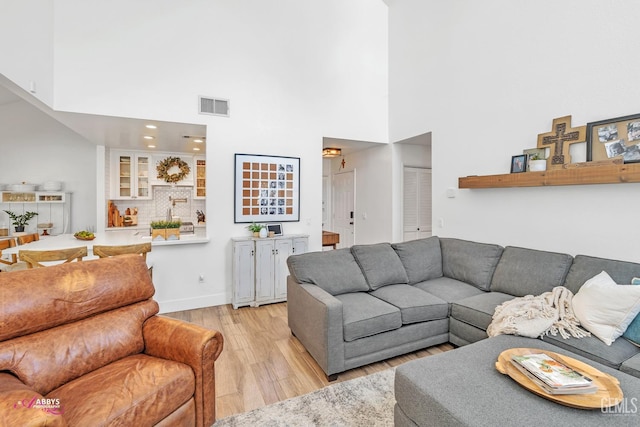 living room featuring recessed lighting, a high ceiling, visible vents, baseboards, and light wood-style flooring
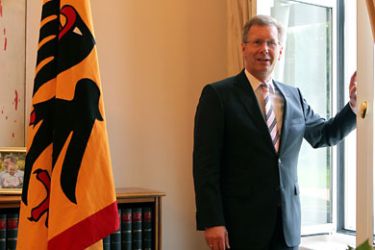 German President Christian Wulff stands at his office's window in the Bellevue Palace during a photo call in Berlin, Germany, 06 August 2010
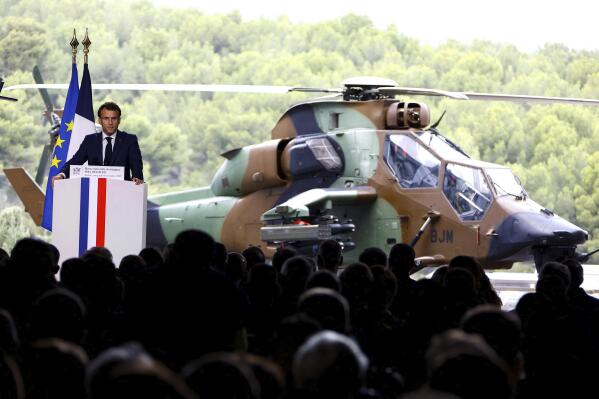 French President Emmanuel Macron delivers his speech at the French Navy base of Toulon, southern France, Wednesday, Nov. 9, 2022. Emmanuel Macron unveils the country's military strategy through the end of the decade for his nuclear-armed country, in the midst of Russia's war in Ukraine. (Eric Gaillard, Pool via AP)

-*-

Write out the whole listing exactly. Do not include the pictures.

 living room featuring recessed lighting, a high ceiling, visible vents, baseboards, and light wood-style flooring
 German President Christian Wulff stands at his office's window in the Bellevue Palace during a photo call in Berlin, Germany, 06 August 2010
 French President Emmanuel Macron delivers his speech at the French Navy base of Toulon, southern France, Wednesday, Nov. 9, 2022. Emmanuel Macron unveils the country's military strategy through the end of the decade for his nuclear-armed country, in the midst of Russia's war in Ukraine. (Eric Gaillard, Pool via AP)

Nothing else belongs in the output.